LG V10 Review
Display and Multimedia
The V10’s 5.7-inch IPS Quantum display has a QHD resolution (2560 x 1440) that equates to an impressive 513ppi. Needless to say, images are packed and detailed while viewing angles are impressive throughout. The screen real estate is also big enough for it to feature a split-screen function so you could multitask on its display in portrait and landscape modes.
Going to its 2.1-inch secondary display that’s situated right above the main screen, it has a 1040 x 160 resolution that’s always on to show new notifications and shortcuts when the main display is both on and off. The only time it’s disabled is when it senses that the phone is faced down or inside a pocket that’s determined by the sensor up front. One of the main purposes of this feature (while the main display is on) is that it populates the strip of the last 5 apps that you have opened. Give it a swipe and you’ll see 5 more apps that you could personalize. Swiping it once more shows the name of the device’s owner, but could be changed and personalized as well.
During our daily usage of the device, we found its second screen useful for switching between recent apps since we no longer needed to press the Recent Apps button when jumping from one task to the other. Although when the main display is off, the supporting display dims down which is actually hard to read and we had to squint and look at it closely. When this happens, it’s easier to just unlock the screen and check whether we have new notifications.
In general, we could say that the implementation of a second display has its useful moments, but could still be done better.
As for the speaker at the bottom, it could provide a loud volume but somehow distorts when cranked up to maximum. On average, it gave off good quality and its positioning at the bottom eliminates accidentally blocking the grille, as compared to devices with speakers at the rear panel.
The V10 also features a built-in Hi-Fi DAC (Digital to Analog Converter). This is supposed to be a better converter than the common ones found in smartphones which eliminate unwanted noises and creates more depth to the overall soundscape. Listening to a series of tracks on Spotify, we were able to hear detailed and satisfying sound using the in-ear Quad Beats 3 (said to be tuned by AKG) that was included in the package. Thing is, we were trying to listen to the difference of the sound quality with Hi-FI DAC on and then turning it off afterward. The difference was was very little to none. We had a hard time telling when the said feature was active and when it’s not.

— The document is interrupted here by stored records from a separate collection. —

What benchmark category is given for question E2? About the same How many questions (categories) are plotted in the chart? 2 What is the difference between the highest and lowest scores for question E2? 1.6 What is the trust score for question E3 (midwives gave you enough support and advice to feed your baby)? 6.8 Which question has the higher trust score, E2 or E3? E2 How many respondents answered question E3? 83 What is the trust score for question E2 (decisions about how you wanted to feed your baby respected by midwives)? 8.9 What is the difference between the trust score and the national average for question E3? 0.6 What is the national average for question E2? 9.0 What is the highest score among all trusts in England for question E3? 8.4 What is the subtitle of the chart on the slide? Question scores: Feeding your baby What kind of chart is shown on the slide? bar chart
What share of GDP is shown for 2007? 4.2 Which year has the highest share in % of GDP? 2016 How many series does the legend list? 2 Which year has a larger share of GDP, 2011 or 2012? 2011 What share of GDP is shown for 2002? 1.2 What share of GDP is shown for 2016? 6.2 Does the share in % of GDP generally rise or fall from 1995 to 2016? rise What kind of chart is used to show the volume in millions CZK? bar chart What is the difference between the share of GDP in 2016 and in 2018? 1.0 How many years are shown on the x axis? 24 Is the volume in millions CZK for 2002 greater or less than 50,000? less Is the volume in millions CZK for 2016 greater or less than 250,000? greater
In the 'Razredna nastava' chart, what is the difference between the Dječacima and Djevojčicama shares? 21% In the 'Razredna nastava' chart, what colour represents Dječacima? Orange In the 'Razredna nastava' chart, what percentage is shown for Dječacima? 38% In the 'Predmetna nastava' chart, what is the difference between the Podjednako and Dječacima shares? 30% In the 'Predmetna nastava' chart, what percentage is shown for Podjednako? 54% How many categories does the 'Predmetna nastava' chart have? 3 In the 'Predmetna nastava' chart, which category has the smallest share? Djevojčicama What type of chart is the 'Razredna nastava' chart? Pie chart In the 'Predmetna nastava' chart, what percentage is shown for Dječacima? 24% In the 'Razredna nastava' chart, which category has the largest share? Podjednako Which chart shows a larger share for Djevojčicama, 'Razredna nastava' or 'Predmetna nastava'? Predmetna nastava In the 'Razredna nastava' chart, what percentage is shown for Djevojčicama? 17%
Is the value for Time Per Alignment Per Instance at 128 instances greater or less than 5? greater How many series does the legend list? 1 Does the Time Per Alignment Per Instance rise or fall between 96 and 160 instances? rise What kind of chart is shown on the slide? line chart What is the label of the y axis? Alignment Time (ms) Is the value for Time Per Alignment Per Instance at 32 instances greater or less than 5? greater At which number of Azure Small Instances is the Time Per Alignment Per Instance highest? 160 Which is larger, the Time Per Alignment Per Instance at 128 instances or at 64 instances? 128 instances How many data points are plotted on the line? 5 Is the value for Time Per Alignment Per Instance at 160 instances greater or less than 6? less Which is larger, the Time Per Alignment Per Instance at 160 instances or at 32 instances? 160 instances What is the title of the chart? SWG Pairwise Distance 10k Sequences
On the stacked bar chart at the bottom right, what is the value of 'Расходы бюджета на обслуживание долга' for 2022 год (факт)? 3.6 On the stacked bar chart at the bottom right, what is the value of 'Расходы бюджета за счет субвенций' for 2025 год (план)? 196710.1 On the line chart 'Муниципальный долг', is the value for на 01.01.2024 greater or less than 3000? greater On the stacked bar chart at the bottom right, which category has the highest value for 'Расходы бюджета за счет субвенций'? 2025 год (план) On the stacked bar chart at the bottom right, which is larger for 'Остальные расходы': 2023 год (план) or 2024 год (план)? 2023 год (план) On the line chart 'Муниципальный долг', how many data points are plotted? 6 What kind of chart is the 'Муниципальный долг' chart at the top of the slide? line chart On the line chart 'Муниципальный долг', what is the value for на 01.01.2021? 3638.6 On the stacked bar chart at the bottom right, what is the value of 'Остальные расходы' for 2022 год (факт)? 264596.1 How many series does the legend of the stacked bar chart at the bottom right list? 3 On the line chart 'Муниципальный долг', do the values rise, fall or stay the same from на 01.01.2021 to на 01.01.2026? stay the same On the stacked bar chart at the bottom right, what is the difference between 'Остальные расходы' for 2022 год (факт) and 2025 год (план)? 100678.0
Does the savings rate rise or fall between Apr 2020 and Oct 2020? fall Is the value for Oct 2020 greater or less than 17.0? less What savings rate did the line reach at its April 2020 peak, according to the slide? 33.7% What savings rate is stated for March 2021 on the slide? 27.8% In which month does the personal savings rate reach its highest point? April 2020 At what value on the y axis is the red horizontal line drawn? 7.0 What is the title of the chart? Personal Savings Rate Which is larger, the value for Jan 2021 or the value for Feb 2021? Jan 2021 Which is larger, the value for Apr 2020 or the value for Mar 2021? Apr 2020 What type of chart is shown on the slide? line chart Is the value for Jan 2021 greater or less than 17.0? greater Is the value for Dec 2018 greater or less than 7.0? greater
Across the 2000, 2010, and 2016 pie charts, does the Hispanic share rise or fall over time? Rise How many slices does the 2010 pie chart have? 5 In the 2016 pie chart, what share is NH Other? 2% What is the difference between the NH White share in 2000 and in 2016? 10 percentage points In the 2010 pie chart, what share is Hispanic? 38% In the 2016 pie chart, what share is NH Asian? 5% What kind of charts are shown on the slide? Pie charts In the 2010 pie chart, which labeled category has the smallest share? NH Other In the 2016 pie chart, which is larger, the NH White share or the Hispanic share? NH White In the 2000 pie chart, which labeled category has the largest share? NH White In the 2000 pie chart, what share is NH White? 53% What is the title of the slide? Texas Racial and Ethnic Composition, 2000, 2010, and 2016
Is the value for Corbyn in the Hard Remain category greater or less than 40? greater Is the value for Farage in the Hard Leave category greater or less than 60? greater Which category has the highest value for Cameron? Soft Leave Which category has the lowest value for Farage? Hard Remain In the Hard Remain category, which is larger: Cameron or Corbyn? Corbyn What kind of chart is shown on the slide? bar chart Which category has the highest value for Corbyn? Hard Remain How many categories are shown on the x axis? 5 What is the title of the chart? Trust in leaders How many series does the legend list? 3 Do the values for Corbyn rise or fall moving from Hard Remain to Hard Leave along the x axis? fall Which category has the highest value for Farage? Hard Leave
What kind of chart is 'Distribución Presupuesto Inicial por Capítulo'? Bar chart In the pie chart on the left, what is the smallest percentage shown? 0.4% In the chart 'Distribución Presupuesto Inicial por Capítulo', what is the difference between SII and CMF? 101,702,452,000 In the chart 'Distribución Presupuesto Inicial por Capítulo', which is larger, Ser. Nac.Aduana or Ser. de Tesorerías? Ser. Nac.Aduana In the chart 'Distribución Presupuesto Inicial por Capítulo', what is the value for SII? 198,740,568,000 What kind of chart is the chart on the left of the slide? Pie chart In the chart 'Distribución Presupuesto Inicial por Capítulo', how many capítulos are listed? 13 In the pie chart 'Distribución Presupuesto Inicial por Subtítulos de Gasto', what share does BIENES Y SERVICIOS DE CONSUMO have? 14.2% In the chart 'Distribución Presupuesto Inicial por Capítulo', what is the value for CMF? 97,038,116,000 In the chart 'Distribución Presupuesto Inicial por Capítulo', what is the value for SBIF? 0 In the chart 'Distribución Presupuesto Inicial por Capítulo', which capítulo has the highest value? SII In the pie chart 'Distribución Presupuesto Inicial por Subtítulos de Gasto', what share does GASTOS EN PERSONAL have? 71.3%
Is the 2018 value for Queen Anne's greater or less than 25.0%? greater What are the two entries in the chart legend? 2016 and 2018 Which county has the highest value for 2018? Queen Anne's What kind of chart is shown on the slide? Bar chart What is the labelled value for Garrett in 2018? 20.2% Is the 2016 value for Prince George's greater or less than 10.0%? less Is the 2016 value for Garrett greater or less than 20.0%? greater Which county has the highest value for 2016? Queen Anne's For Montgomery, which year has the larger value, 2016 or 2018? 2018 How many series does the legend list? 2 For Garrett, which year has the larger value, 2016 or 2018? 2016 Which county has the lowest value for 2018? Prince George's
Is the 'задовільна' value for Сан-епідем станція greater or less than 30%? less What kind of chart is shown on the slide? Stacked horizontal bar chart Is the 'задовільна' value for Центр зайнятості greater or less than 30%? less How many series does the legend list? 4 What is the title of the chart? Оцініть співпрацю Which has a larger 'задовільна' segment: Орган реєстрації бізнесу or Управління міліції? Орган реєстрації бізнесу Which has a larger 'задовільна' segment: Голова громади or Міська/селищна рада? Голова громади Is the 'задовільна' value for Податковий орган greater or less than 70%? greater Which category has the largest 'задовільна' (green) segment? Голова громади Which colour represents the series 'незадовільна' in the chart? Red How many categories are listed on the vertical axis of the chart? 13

Don’t get us wrong, the quality was impressive to begin with — drum kicks were solid and whole, mids were powerful but not overboard, and highs were warm (although has a tendency to go too bright at times). In short, an audiophile wouldn’t find this bad considering it’s built-in with the phone. It’s just that it was hard to tell the difference if the feature was on or turned off.
Sporting a 16-megapixel rear camera accompanied by a laser autofocus and dual-tone LED flashes, the strength of its imaging doesn’t solely rely on hardware. LG puts the camera’s software a notch higher above other flagships as it has full manual control over its optics. For photos, you can manually set its white balance, focus, exposure, ISO (50-2700), and shutter speed (30 – 1/6000). It can also shoot RAW photos which is more flexible during post processing.
The dual front-facing cameras are also what make this device unique. This is so that users can choose between the normal front camera or a 120-degree wide angle lens that could accommodate more people for group selfies. For us, this is simply a gimmick feature and the same effect could be achieved with just one camera that uses a special software. It’s a nice addition but isn’t totally needed. If you want to see the difference between the two front shooters, play the video after the photo gallery.
Here are some sample photos using its rear camera:
As for the OIS-equipped video mode, users also have full control over its white balance, focus, ISO (50-2700) and shutter speed (1/30 – 1/6000). You can even adjust its microphone settings to tell it to concentrate more on sound coming from the rear of the device or the front when you’re narrating something while shooting video, for example. To add more enticing features on top of those, it shoots up to 4K resolution of video at a maximum of 30fps or Full HD videos topping at 60fps (on either 16:9 ratio or cinema mode with letterbox).
Another feature that the V10 has is the Snap mode as seen on the camera’s UI. It basically lets you shoot videos in one timeline that you can record and stop to create one “edited” video done from the Camera app itself. It has a maximum length of only 1 minute so you have to be creative. Check out the sample below.
Using its rear camera just gives the user so much flexibility that photo and video buffs (like myself) would really appreciate this device. We would boldly say that the V10 has, by far, the best rear camera available in the market today. Some things we noticed, though, was that it consumed the battery really fast so be sure to have a power bank around if you plan to shoot for extended periods of time. Additionally, we noticed the device easily getting hot while shooting videos on Snap mode since all three cameras are capturing simultaneously.
OS, UI, and Apps
The V10 doesn’t come loaded with the latest Android Marshmallow OS, but its Lollipop 5.1.1 proved to be capable of making the UI a fluid experience. Swiping from page to page was smooth while jumping between apps seemed like a menial thing for the device to accomplish. It comes preloaded with some bloatwares like LG Health, but with its internal 64GB storage there was plenty of room to accommodate those.